BEGIN GIVEN ENTRIES
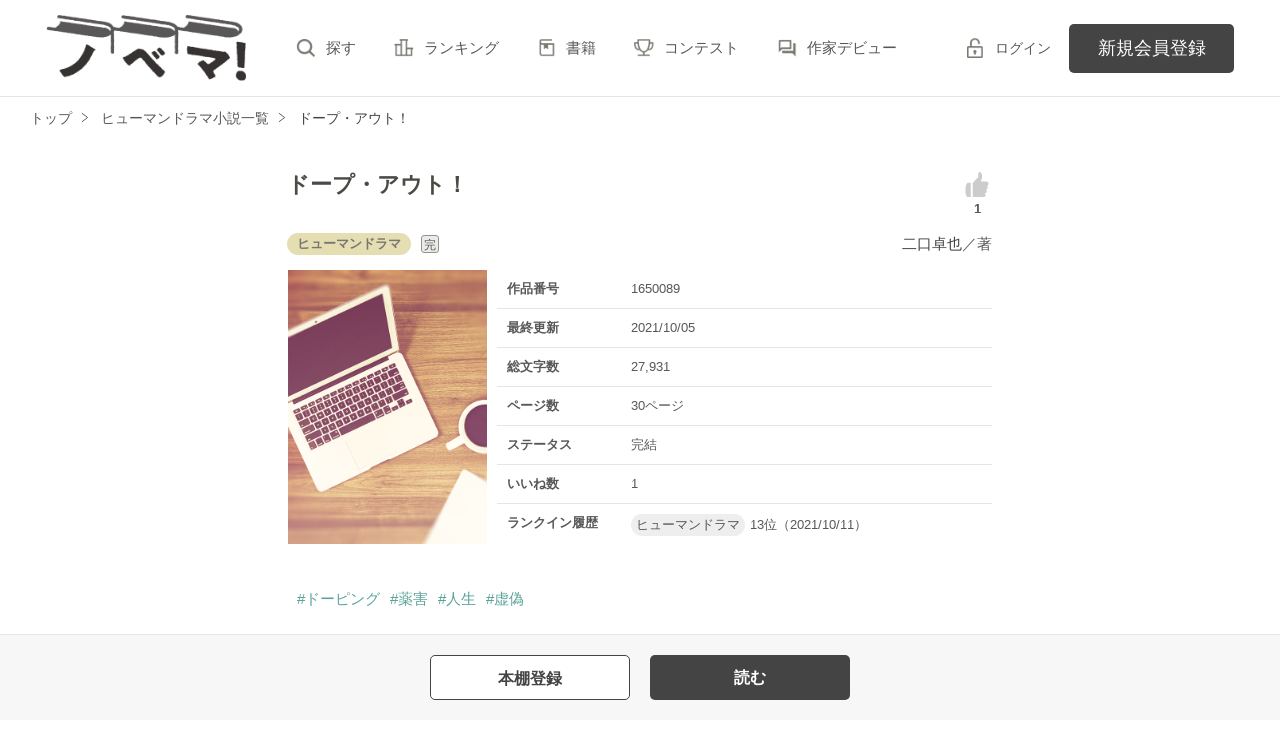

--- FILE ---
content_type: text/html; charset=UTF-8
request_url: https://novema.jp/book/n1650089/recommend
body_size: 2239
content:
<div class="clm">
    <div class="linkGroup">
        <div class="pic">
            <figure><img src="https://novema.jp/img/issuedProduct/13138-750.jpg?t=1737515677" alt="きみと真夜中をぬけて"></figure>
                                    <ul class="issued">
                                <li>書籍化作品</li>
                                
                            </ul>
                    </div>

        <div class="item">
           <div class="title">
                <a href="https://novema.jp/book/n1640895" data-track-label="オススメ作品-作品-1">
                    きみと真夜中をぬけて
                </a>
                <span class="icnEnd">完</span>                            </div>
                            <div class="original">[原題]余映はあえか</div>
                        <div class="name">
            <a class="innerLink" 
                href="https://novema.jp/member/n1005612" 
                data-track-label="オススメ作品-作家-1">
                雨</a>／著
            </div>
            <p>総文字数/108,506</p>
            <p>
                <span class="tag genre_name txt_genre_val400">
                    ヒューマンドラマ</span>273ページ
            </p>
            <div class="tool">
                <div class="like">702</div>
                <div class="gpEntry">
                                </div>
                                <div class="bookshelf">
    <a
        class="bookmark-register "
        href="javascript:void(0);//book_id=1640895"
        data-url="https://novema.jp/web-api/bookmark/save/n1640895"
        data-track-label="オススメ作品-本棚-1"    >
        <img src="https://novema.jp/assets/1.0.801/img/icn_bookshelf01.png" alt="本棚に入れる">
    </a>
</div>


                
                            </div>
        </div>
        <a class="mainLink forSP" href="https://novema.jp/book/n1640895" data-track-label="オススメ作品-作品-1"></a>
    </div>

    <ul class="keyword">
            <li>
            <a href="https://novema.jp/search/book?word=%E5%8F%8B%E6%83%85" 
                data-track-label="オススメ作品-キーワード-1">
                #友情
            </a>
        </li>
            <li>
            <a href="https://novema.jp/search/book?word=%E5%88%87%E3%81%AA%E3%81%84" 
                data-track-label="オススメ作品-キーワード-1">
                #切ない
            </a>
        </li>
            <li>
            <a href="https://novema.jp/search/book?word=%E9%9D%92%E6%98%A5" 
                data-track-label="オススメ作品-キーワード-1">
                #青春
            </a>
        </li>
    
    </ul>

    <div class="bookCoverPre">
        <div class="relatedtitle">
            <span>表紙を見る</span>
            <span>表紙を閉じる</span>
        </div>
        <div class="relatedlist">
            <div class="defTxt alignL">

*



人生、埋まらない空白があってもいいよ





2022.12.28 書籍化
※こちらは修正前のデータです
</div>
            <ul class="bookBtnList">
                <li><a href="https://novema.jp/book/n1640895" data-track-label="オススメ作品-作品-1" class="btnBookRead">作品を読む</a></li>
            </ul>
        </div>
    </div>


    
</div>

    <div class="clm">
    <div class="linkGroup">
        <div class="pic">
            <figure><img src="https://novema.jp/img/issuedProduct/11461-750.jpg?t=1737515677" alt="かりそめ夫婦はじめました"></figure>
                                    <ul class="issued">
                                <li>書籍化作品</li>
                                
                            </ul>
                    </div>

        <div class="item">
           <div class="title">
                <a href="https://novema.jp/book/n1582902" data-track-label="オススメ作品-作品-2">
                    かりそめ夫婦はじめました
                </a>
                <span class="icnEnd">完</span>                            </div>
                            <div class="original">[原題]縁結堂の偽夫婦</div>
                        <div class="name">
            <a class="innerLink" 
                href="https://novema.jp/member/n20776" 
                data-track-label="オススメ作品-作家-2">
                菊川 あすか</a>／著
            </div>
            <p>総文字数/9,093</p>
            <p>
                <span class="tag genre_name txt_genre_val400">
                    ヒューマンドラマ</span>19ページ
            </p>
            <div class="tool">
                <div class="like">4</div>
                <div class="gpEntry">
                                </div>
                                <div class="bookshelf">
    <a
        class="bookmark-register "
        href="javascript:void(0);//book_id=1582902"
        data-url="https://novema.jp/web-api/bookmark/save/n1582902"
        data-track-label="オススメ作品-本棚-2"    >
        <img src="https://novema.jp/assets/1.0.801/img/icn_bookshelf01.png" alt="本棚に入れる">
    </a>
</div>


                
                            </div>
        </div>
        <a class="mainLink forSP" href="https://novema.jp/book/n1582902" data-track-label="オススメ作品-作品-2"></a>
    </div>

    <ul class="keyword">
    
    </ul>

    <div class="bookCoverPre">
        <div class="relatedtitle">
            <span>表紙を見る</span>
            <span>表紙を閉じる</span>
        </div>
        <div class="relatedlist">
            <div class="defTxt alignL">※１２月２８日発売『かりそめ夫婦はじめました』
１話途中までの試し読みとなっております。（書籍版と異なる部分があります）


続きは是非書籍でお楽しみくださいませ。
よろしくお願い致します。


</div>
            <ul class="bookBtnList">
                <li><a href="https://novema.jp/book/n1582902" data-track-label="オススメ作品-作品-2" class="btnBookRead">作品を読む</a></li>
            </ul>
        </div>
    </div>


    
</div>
END GIVEN ENTRIES
BEGIN GIVEN ENTRIES
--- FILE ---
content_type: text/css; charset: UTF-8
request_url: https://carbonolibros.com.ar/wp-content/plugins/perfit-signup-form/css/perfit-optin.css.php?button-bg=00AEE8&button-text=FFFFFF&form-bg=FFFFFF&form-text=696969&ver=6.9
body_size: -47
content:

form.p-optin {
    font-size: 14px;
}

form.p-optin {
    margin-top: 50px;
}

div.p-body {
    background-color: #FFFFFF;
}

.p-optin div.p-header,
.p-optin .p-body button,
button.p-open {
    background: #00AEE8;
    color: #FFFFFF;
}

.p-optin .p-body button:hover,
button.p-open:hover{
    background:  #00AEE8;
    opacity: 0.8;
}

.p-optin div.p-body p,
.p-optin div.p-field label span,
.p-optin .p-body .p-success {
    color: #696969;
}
END GIVEN ENTRIES
BEGIN GIVEN ENTRIES
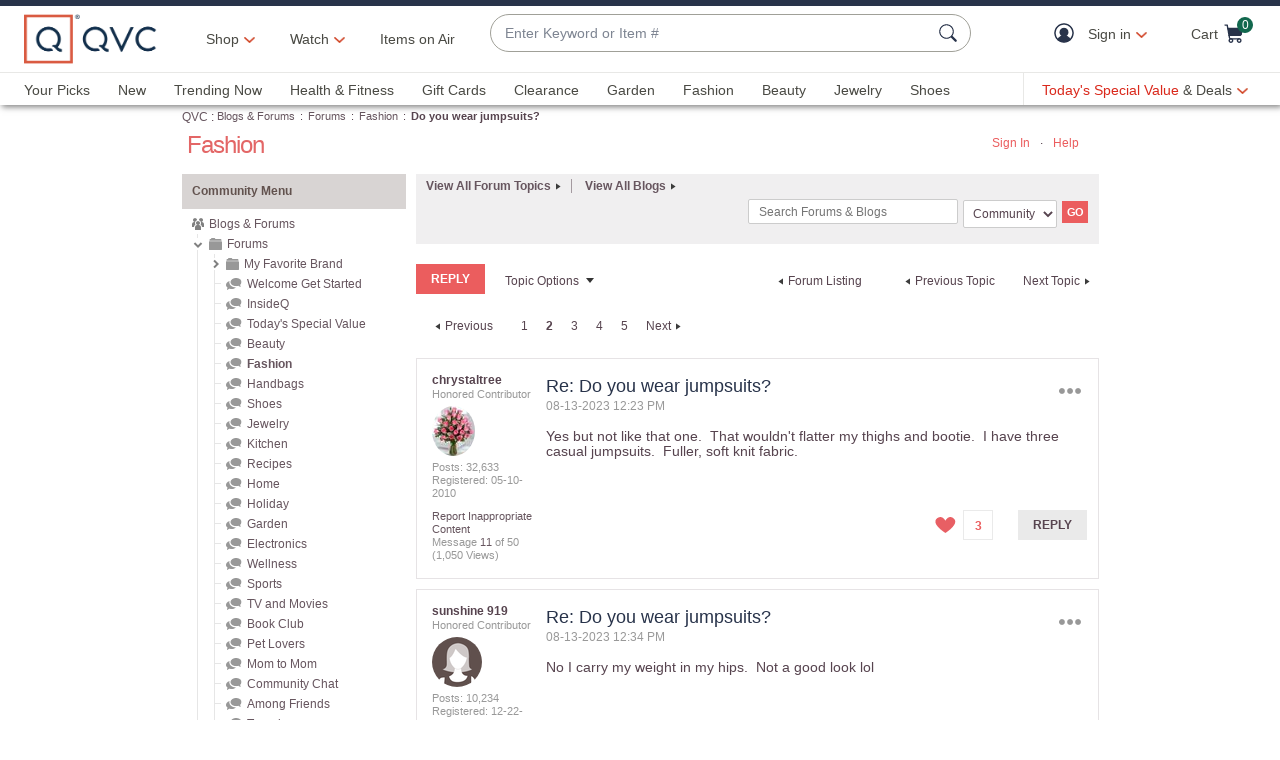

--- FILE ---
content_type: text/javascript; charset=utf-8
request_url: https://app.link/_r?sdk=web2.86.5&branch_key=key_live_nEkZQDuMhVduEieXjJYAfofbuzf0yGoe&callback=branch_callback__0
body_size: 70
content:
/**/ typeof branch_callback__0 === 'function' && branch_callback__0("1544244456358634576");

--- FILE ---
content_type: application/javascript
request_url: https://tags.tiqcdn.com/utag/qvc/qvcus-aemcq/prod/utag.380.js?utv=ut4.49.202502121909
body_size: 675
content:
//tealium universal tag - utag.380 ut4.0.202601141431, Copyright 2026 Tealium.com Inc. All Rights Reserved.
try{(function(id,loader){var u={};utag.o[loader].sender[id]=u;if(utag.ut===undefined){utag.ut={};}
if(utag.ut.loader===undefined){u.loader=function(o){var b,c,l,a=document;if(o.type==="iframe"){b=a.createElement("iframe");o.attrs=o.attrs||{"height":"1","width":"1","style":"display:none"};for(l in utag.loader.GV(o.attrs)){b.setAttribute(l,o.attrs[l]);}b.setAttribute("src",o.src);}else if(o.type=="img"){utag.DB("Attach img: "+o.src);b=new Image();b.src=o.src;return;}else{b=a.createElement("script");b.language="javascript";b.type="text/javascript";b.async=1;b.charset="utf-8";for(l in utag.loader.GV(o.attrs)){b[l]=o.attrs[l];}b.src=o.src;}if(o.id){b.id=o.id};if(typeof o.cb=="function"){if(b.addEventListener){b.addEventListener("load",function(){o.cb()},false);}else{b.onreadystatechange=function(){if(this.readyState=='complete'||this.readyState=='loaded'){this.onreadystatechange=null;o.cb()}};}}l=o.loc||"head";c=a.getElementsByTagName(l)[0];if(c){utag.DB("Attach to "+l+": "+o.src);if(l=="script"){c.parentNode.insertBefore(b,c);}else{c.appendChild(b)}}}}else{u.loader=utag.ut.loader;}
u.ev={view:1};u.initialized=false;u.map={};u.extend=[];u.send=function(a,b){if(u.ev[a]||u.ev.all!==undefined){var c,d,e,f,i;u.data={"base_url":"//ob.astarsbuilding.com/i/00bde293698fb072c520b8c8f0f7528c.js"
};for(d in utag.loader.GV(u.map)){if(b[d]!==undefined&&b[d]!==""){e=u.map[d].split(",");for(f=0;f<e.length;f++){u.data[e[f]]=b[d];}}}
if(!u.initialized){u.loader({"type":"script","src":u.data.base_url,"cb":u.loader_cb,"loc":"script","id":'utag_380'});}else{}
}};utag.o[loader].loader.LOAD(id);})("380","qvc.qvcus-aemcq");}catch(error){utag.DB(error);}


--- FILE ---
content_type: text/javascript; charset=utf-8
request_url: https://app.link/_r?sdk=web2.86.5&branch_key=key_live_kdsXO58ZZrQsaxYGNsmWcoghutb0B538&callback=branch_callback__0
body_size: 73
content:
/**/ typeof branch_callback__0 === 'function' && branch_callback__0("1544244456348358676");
END GIVEN ENTRIES
▸ WORK TO COMPLETE
Every line that holds the word "typeof" should be copied from the records.

▸ RESPONSE TO THIS TASK
/**/ typeof branch_callback__0 === 'function' && branch_callback__0("1544244456358634576");
if(utag.ut.loader===undefined){u.loader=function(o){var b,c,l,a=document;if(o.type==="iframe"){b=a.createElement("iframe");o.attrs=o.attrs||{"height":"1","width":"1","style":"display:none"};for(l in utag.loader.GV(o.attrs)){b.setAttribute(l,o.attrs[l]);}b.setAttribute("src",o.src);}else if(o.type=="img"){utag.DB("Attach img: "+o.src);b=new Image();b.src=o.src;return;}else{b=a.createElement("script");b.language="javascript";b.type="text/javascript";b.async=1;b.charset="utf-8";for(l in utag.loader.GV(o.attrs)){b[l]=o.attrs[l];}b.src=o.src;}if(o.id){b.id=o.id};if(typeof o.cb=="function"){if(b.addEventListener){b.addEventListener("load",function(){o.cb()},false);}else{b.onreadystatechange=function(){if(this.readyState=='complete'||this.readyState=='loaded'){this.onreadystatechange=null;o.cb()}};}}l=o.loc||"head";c=a.getElementsByTagName(l)[0];if(c){utag.DB("Attach to "+l+": "+o.src);if(l=="script"){c.parentNode.insertBefore(b,c);}else{c.appendChild(b)}}}}else{u.loader=utag.ut.loader;}
/**/ typeof branch_callback__0 === 'function' && branch_callback__0("1544244456348358676");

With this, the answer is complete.